Одной фразой и письменным подтверждением, прикреплённым к результатам осмотра, перечёркивается всё, к чему Айзава готовил самого себя на протяжении нескольких дней перед плановым осмотром, на который он тащит Нико в добровольно-принудительном порядке.

Чрезмерное курение, отсутствие лечения, неправильные физические нагрузки и даже стресс (не особо влиятельный, но тоже добавляющий в копилку смерти пару лишних монет) – всё это срезает Суо два года, оставляя её организму ещё меньший срок.

Это простая математика для младшеклассников – шесть минус два равно четырём.

Врач удивляется – как Нико вообще умудрилась дожить до восемнадцати? – Айзава не видит в этом ничего, чем можно было бы восхититься.

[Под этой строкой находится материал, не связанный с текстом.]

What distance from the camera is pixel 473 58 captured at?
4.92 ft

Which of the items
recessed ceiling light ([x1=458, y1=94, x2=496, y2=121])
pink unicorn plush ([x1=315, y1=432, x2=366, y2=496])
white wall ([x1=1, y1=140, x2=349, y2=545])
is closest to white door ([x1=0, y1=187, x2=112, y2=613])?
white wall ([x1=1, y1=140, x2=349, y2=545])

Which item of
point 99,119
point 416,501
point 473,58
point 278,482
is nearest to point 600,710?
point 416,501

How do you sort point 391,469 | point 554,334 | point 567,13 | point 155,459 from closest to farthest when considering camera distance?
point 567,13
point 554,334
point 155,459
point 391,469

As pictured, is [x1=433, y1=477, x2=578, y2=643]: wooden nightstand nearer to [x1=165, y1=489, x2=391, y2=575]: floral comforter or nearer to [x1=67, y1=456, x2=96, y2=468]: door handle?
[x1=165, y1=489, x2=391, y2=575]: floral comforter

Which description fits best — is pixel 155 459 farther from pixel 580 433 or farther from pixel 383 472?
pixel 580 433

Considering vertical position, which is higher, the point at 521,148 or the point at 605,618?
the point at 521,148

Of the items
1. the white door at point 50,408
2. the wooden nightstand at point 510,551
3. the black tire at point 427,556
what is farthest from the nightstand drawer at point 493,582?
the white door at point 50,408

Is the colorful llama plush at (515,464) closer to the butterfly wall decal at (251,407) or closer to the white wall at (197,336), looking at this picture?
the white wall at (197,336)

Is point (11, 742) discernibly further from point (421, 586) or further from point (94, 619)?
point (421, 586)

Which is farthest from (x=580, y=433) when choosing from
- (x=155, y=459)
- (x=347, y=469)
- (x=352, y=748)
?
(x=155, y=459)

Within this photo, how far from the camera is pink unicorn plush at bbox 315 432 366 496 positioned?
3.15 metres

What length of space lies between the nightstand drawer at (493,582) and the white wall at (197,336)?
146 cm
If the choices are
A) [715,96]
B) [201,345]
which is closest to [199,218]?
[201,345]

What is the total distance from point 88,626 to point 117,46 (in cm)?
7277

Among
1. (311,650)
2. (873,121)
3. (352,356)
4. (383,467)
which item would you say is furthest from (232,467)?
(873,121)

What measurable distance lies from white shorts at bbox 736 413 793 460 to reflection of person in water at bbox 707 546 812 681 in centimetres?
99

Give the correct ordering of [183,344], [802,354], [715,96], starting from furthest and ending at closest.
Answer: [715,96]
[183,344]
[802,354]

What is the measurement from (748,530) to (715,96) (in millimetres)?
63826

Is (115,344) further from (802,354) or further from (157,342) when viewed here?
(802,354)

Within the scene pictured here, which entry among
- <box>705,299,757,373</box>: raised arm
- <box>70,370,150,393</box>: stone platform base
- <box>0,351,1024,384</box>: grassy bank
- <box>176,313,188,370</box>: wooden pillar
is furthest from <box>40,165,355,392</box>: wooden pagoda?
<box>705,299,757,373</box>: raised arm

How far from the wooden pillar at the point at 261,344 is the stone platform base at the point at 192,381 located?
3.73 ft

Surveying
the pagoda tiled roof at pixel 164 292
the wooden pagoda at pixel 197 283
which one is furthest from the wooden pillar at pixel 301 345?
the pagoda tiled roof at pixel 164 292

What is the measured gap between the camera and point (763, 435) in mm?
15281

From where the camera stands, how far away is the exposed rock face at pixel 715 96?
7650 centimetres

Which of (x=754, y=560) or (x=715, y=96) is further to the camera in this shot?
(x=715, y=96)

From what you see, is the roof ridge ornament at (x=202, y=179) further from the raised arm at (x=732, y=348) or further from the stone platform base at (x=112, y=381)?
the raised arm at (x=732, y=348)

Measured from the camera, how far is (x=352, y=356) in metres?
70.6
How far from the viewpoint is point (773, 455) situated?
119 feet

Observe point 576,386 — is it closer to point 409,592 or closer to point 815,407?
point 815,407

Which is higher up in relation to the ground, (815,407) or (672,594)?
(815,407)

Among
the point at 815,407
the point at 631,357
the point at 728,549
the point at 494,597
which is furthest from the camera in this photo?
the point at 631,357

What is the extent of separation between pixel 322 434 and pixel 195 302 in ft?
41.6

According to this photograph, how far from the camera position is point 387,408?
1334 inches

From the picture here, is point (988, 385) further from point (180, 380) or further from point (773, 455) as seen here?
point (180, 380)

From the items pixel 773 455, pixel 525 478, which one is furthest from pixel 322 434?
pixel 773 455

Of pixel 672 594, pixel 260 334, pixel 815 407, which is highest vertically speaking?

– Значит, мне и пересадка уже не поможет, – находит в себе силы уточнить девушка. Хотя Айзава сомневается в том, что она делает это через силу или страх – смерть её не пугает.

– Мне очень жаль, Суо-сан.

Шота молча встаёт и выходит из кабинета. Он не умеет в красивые слова и жесты. Его лёгкие вот-вот лопнут от боли и нехватки кислорода.

Нико смиренно улыбается и следует за ним. Она не может в истеричные рыдания и причитания. Её лёгкие – странно – больше ни капли не болят.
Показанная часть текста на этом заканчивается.